Another job he had was working with a MAJOR insurer in the Asthma department. He worked in a call center and called people with asthma as part of a chronic disease managemet program. They have them for diabetes, obesity, high blood pressure, you name it.

Or she can be the "On-Call" nurse, the one people call in the middle of the night if they have a concern or sick child.

When discussing her termination with prospective employers it's important that she explain that she made a major error, and accepted the termination as a consequence of that action. She can then say, "What I learned from this experience is...X. One of the reasons I believe that this type of nursing would be a good match for me is that it reduces the risk of my making that kind of error, and I've always been interested in this type of non-traditional nursing role."

Everyone makes mistakes, that's why pencils have erasers. Nursing is a very stressful job, and it must be done perfectly to insure no bad outcomes.

I don't think this makes your wife unemployable in the future, but she may need to re-build her reputation.
posted by Ruthless Bunny at 6:41 AM on August 17, 2012 [1 favorite]


I'm presuming the error was medication related. Please have her check the Institute for Safe Medication Practice website. I highly recommend subscribing to their newsletters where med errors are discussed in-depth and the focus is on institutional improvements to reduce the errors. The ISMP is against firing nurses for errors (remember - we are not talking about unsafe practice which is a different animal) since it reduces the likelihood of nurses reporting errors if they suspect they will be fired for it. The ISMP call it Just Culture and calls for hospitals to recognize their shared accountability.

The fact is that everyone makes mistakes. I joke with my husband that every time I read the medication error case histories in the ISMP newsletter, I say the nurses prayer "I could have made that mistake, thank god it wasn't me!"

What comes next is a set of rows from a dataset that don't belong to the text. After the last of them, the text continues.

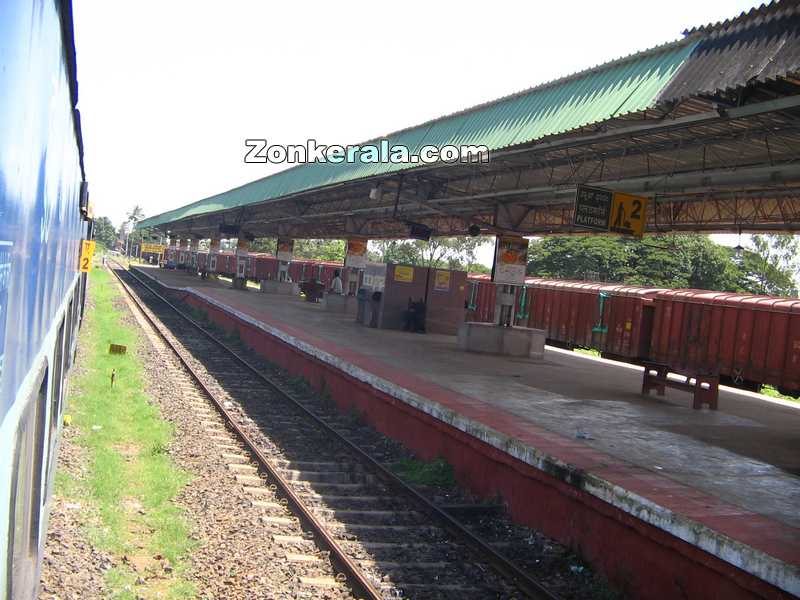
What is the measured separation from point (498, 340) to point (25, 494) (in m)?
16.0

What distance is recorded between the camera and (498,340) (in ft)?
60.3

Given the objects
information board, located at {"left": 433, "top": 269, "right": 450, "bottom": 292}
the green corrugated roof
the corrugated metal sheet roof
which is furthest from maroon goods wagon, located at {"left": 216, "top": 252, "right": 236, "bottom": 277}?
the corrugated metal sheet roof

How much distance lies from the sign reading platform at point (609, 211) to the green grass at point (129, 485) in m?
7.00

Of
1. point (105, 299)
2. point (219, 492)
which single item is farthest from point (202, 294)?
point (219, 492)

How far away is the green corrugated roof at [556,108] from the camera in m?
8.56

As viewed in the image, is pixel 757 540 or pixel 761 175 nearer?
pixel 757 540

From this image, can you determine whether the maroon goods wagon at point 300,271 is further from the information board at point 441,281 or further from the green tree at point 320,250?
the information board at point 441,281

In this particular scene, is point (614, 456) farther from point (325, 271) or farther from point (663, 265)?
point (325, 271)

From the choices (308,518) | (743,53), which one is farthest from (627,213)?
(308,518)

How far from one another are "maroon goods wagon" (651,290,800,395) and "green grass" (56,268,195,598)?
12.4 metres

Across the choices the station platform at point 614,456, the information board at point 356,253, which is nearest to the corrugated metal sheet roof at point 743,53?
the station platform at point 614,456

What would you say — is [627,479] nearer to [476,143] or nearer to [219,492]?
[219,492]

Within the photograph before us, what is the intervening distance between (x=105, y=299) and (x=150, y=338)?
39.2 feet

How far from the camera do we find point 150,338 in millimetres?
20375
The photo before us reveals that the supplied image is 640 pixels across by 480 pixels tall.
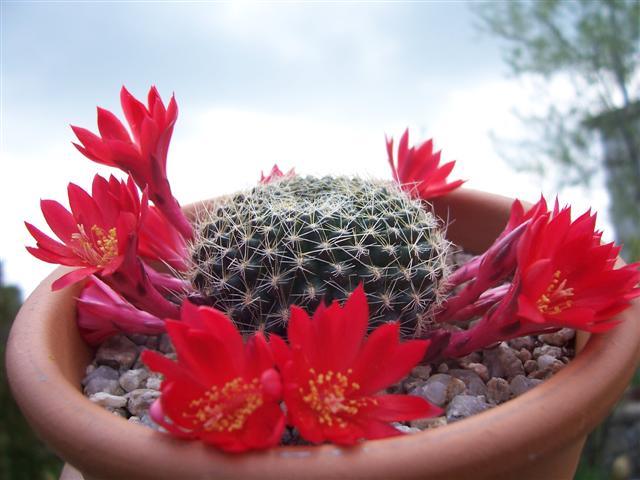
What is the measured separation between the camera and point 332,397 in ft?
1.73

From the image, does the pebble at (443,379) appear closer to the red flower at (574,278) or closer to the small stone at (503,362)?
the small stone at (503,362)

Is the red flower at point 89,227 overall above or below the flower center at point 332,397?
above

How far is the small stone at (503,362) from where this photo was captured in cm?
75

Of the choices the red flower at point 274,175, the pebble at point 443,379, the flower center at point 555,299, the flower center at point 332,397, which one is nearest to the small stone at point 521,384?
the pebble at point 443,379

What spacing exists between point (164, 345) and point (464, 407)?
1.21 feet

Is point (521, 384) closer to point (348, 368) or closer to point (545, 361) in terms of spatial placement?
point (545, 361)

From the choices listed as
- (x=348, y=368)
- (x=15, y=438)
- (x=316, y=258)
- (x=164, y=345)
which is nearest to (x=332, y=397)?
(x=348, y=368)

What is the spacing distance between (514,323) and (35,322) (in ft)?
1.57

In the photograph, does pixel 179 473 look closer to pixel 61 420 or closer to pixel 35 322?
pixel 61 420

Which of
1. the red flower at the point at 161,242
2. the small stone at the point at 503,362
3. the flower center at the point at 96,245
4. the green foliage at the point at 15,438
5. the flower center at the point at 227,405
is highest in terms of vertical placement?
the flower center at the point at 96,245

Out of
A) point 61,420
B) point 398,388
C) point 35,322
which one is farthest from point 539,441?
point 35,322

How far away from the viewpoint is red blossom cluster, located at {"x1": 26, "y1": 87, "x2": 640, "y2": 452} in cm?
51

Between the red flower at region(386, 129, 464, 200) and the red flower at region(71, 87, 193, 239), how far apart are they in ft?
1.02

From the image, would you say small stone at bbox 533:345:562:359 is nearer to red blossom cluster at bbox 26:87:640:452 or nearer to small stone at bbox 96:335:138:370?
red blossom cluster at bbox 26:87:640:452
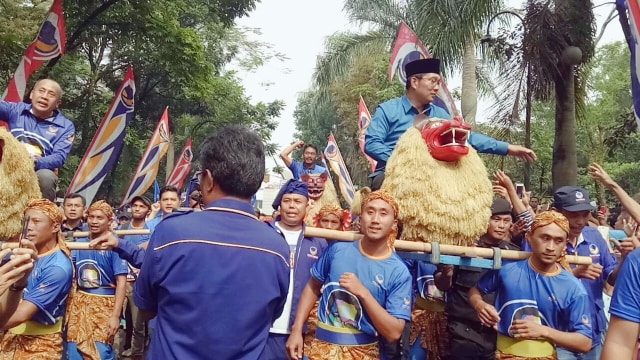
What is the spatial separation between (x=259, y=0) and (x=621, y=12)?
15315 millimetres

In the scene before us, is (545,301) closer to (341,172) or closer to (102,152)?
(102,152)

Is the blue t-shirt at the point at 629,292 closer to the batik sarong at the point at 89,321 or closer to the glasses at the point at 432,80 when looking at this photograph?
the glasses at the point at 432,80

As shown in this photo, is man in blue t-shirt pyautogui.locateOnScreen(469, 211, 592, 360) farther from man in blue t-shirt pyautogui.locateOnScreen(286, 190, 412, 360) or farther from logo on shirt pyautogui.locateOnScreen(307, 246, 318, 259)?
logo on shirt pyautogui.locateOnScreen(307, 246, 318, 259)

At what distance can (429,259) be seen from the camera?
3.46 metres

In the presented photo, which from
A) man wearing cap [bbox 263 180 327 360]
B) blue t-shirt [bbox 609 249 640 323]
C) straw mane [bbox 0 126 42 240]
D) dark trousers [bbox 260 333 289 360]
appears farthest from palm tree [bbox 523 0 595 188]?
straw mane [bbox 0 126 42 240]

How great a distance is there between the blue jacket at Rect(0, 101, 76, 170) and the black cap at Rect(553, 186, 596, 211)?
3.55 m

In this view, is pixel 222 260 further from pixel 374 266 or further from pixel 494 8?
pixel 494 8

She should consider taking some of the courses ISMP offers and marketing herself in her next interview as someone who made a mistake and aggressively educated herself on medication error-reduction.

A final recommendation is for her to read The Checklist Manifesto by Atul Gawande. It's a fascinating read about reducing errors in complex systems.

Please tell her that making a mistake does not make her a bad nurse. Every nurse and every physician who practices for any length of time has made a mistake. Recognize the error, think deeply about how it happened, and vow to make sure it will not happen again.
posted by TorontoSandy at 7:59 AM on August 17, 2012 [11 favorites]


Maybe Vegas is different but nurses get fired here for some pretty serious stuff and show up at another place almost immediately. Home health seems particularly forgiving in my area.
posted by yodelingisfun at 10:55 AM on August 17, 2012


@missmerrymack --
Thx. I wondered about that. If that's the case, I'll withdraw my advice.